Task:
Convert the data below into a Markdown table with the columns Row and Line, one numbered row per line of text, skipping blank lines and leaving out the pictures.

Records supplied:
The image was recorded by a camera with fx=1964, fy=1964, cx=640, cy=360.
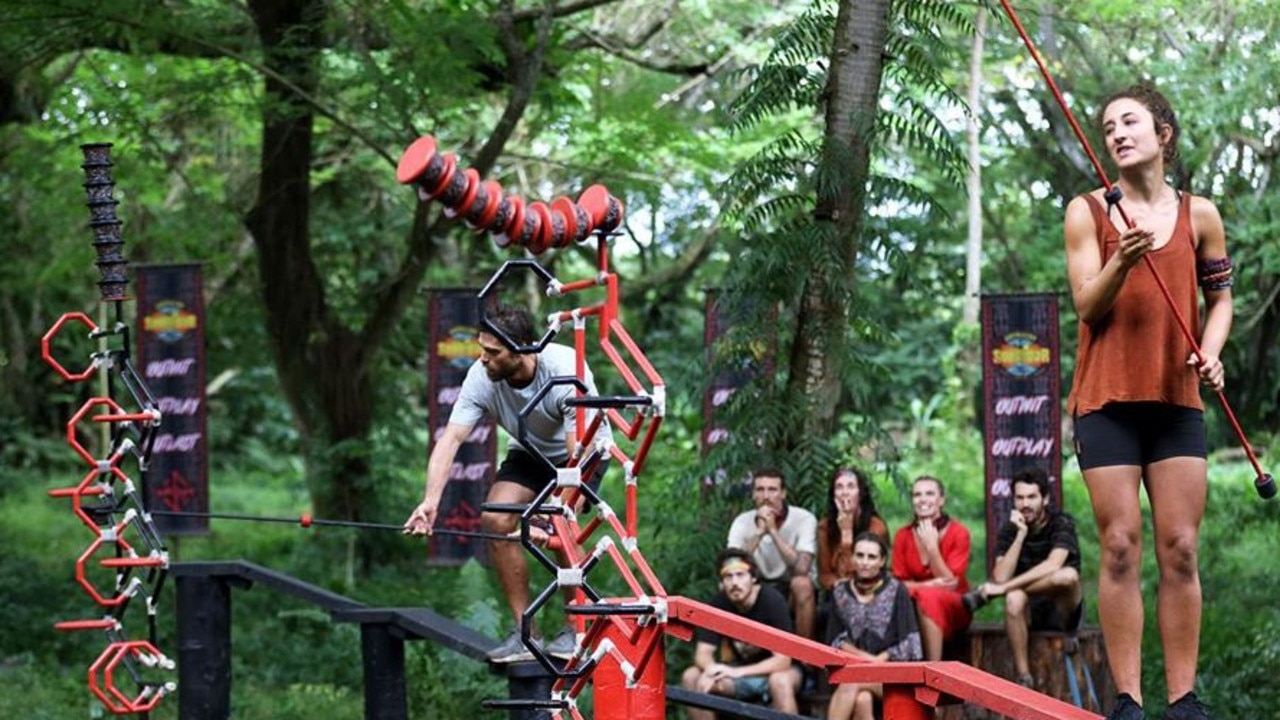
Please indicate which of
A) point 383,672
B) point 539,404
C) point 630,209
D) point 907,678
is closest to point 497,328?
point 539,404

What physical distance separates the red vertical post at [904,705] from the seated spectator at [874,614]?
2356 mm

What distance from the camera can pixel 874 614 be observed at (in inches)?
315

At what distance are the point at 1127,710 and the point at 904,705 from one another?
829 mm

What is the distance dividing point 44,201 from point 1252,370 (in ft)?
32.8

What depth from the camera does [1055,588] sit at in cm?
846

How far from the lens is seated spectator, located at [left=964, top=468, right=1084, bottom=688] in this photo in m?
8.39

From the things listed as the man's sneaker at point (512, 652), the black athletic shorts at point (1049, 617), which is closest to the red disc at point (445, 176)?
the man's sneaker at point (512, 652)

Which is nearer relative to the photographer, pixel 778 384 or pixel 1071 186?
pixel 778 384

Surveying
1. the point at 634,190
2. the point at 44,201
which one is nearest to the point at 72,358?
the point at 44,201

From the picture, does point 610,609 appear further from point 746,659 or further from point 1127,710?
point 746,659

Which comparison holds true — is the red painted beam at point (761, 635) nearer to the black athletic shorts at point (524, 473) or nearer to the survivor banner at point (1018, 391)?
the black athletic shorts at point (524, 473)

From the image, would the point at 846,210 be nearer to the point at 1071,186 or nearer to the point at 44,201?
the point at 1071,186

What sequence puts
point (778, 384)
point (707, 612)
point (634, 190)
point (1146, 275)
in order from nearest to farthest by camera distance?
point (1146, 275)
point (707, 612)
point (778, 384)
point (634, 190)

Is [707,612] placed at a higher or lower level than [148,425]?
lower
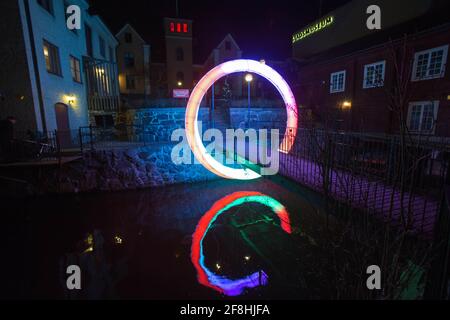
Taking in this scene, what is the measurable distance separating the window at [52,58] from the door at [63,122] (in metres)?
1.75

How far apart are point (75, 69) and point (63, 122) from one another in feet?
12.8

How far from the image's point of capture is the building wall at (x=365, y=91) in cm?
1145

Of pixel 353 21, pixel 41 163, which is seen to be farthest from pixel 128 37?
pixel 353 21

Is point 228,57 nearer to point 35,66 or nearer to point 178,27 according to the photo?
point 178,27

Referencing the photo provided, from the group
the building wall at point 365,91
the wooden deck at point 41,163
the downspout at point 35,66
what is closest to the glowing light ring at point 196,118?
the building wall at point 365,91

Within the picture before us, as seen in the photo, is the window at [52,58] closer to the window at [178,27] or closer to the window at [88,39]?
the window at [88,39]

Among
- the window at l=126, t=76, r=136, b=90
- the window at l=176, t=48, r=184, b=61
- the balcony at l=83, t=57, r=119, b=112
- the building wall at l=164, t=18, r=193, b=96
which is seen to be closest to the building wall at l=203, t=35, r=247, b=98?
the building wall at l=164, t=18, r=193, b=96

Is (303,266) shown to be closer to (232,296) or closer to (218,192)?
(232,296)

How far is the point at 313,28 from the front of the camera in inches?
815

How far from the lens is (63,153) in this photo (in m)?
10.1

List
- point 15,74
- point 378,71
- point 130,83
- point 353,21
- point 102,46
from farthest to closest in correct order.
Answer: point 130,83
point 102,46
point 353,21
point 378,71
point 15,74

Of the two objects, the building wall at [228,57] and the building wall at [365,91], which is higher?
the building wall at [228,57]

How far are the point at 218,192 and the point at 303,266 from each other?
20.8ft

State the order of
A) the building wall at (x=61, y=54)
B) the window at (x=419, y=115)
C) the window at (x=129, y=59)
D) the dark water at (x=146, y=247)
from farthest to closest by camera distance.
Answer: the window at (x=129, y=59), the window at (x=419, y=115), the building wall at (x=61, y=54), the dark water at (x=146, y=247)
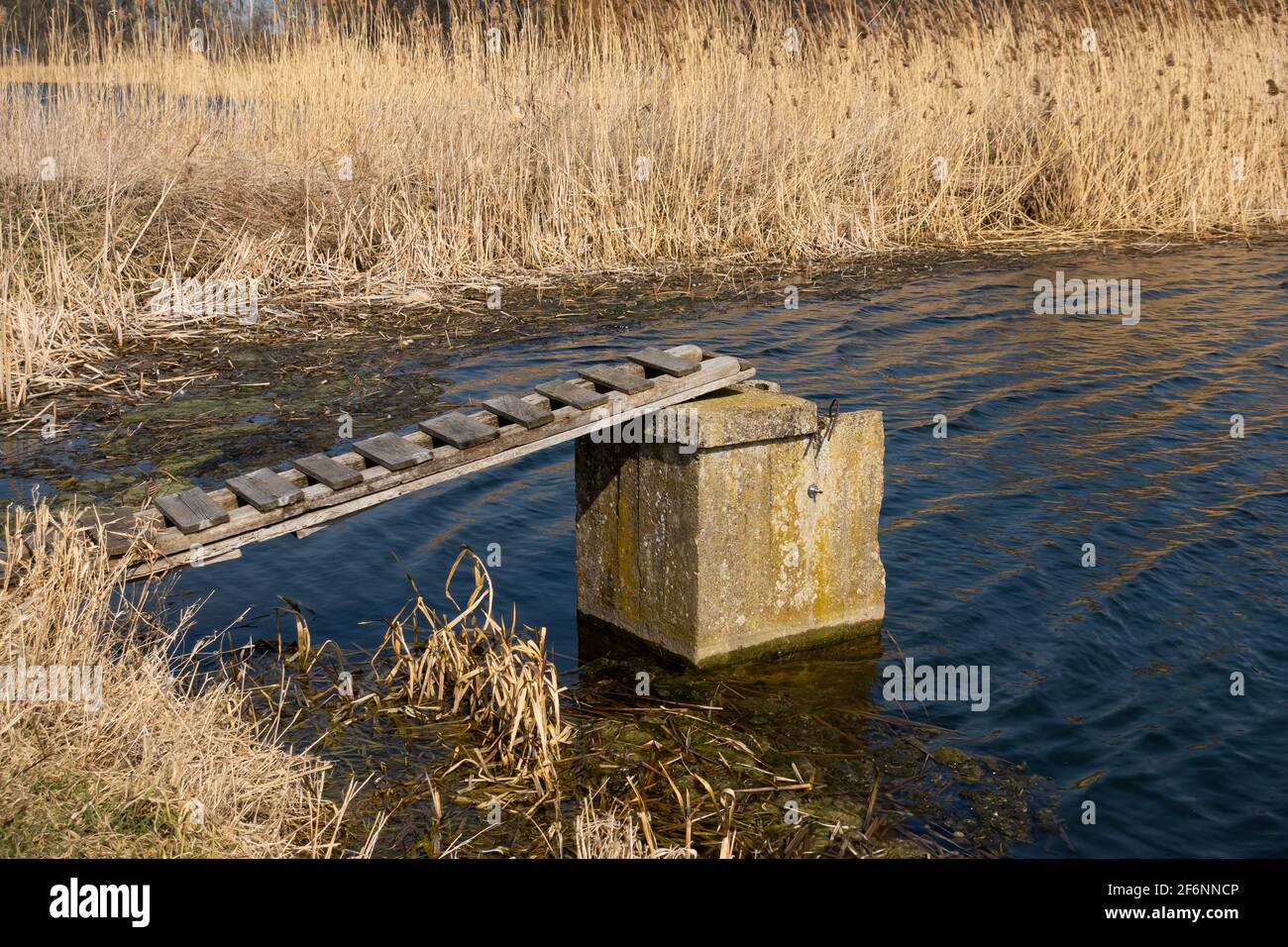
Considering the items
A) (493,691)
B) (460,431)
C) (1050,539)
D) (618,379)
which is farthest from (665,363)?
(1050,539)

Complete output:
| Row | Line |
|---|---|
| 1 | The image was recorded by a camera with fx=1964, fy=1964, cx=640, cy=360. |
| 2 | Please indicate which of |
| 3 | A) point 383,672 |
| 4 | B) point 539,404 |
| 5 | C) point 630,209 |
| 6 | D) point 907,678 |
| 7 | is closest to point 497,328? |
| 8 | point 539,404 |
| 9 | What physical distance separates the red vertical post at [904,705] from the seated spectator at [874,614]? |
| 10 | 2356 mm |
| 11 | What distance from the camera can pixel 874 614 be observed at (in inches)? |
| 12 | 315 |
| 13 | At what distance are the point at 1127,710 and the point at 904,705 from one another? |
| 14 | 829 mm |
| 15 | What is the distance dividing point 44,201 from point 1252,370 (in ft)? |
| 16 | 32.8 |
| 17 | What depth from the camera does [1055,588] sit at in cm? |
| 18 | 846 |
| 19 | How far from the lens is seated spectator, located at [left=964, top=468, right=1084, bottom=688] in this photo in m? |
| 20 | 8.39 |
| 21 | From the things listed as the man's sneaker at point (512, 652), the black athletic shorts at point (1049, 617), which is closest to the red disc at point (445, 176)? |
| 22 | the man's sneaker at point (512, 652) |
| 23 | Which is nearer relative to the photographer, pixel 778 384 or pixel 1071 186? |
| 24 | pixel 778 384 |
| 25 | Surveying |
| 26 | 1. the point at 634,190 |
| 27 | 2. the point at 44,201 |
| 28 | which one is nearest to the point at 72,358? |
| 29 | the point at 44,201 |
| 30 | From the picture, does point 610,609 appear further from point 746,659 or further from point 1127,710? |
| 31 | point 746,659 |
| 32 | Which comparison holds true — is the red painted beam at point (761, 635) nearer to the black athletic shorts at point (524, 473) or nearer to the survivor banner at point (1018, 391)? |
| 33 | the black athletic shorts at point (524, 473) |
| 34 | From the image, would the point at 846,210 be nearer to the point at 1071,186 or nearer to the point at 44,201? |
| 35 | the point at 1071,186 |
| 36 | What sequence puts |
| 37 | point (778, 384) |
| 38 | point (707, 612) |
| 39 | point (634, 190) |
| 40 | point (1146, 275) |
| 41 | in order from nearest to farthest by camera distance? |
| 42 | point (1146, 275) |
| 43 | point (707, 612) |
| 44 | point (778, 384) |
| 45 | point (634, 190) |
| 46 | Is [707,612] placed at a higher or lower level than [148,425]? |
| 47 | lower |
| 48 | Taking in this scene, what is the measurable distance separating the window at [52,58] from the door at [63,122] (in metres)? |
| 49 | 1.75 |
| 50 | How far apart are point (75, 69) and point (63, 122) from one another in feet? |
| 51 | 12.8 |
| 52 | How far from the image's point of capture is the building wall at (x=365, y=91) in cm? |
| 53 | 1145 |
| 54 | Of pixel 353 21, pixel 41 163, which is seen to be farthest from pixel 128 37? |
| 55 | pixel 353 21 |
| 56 | Is point 228,57 nearer to point 35,66 or nearer to point 178,27 according to the photo? |
| 57 | point 178,27 |
| 58 | Referencing the photo provided, from the group |
| 59 | the building wall at point 365,91 |
| 60 | the wooden deck at point 41,163 |
| 61 | the downspout at point 35,66 |
| 62 | what is closest to the glowing light ring at point 196,118? |
| 63 | the building wall at point 365,91 |
| 64 | Within the picture before us, as seen in the photo, is the window at [52,58] closer to the window at [178,27] or closer to the window at [88,39]? |
| 65 | the window at [88,39] |
| 66 | Among |
| 67 | - the window at l=126, t=76, r=136, b=90 |
| 68 | - the window at l=176, t=48, r=184, b=61 |
| 69 | - the balcony at l=83, t=57, r=119, b=112 |
| 70 | - the building wall at l=164, t=18, r=193, b=96 |
| 71 | which is seen to be closest to the building wall at l=203, t=35, r=247, b=98? |
| 72 | the building wall at l=164, t=18, r=193, b=96 |
| 73 | Is (303,266) shown to be closer to (232,296) or closer to (218,192)? |
| 74 | (232,296) |
| 75 | How far is the point at 313,28 from the front of the camera in inches? |
| 76 | 815 |
| 77 | How far from the lens is (63,153) in this photo (in m)? |
| 78 | 10.1 |
| 79 | List |
| 80 | - point 15,74 |
| 81 | - point 378,71 |
| 82 | - point 130,83 |
| 83 | - point 353,21 |
| 84 | - point 102,46 |
| 85 | from farthest to closest in correct order. |
| 86 | Answer: point 130,83 |
| 87 | point 102,46 |
| 88 | point 353,21 |
| 89 | point 378,71 |
| 90 | point 15,74 |
| 91 | Of the two objects, the building wall at [228,57] and the building wall at [365,91], which is higher? |
| 92 | the building wall at [228,57] |
| 93 | How far are the point at 218,192 and the point at 303,266 from each other? |
| 94 | 20.8ft |
| 95 | State the order of |
| 96 | A) the building wall at (x=61, y=54) |
| 97 | B) the window at (x=419, y=115) |
| 98 | C) the window at (x=129, y=59) |
| 99 | D) the dark water at (x=146, y=247) |
| 100 | from farthest to closest by camera distance. |
| 101 | Answer: the window at (x=129, y=59), the window at (x=419, y=115), the building wall at (x=61, y=54), the dark water at (x=146, y=247) |
| 102 | Considering the items |
| 103 | A) (493,691) |
| 104 | B) (460,431) |
| 105 | C) (1050,539) |
| 106 | D) (618,379) |
| 107 | which is farthest from (665,363)? |
| 108 | (1050,539) |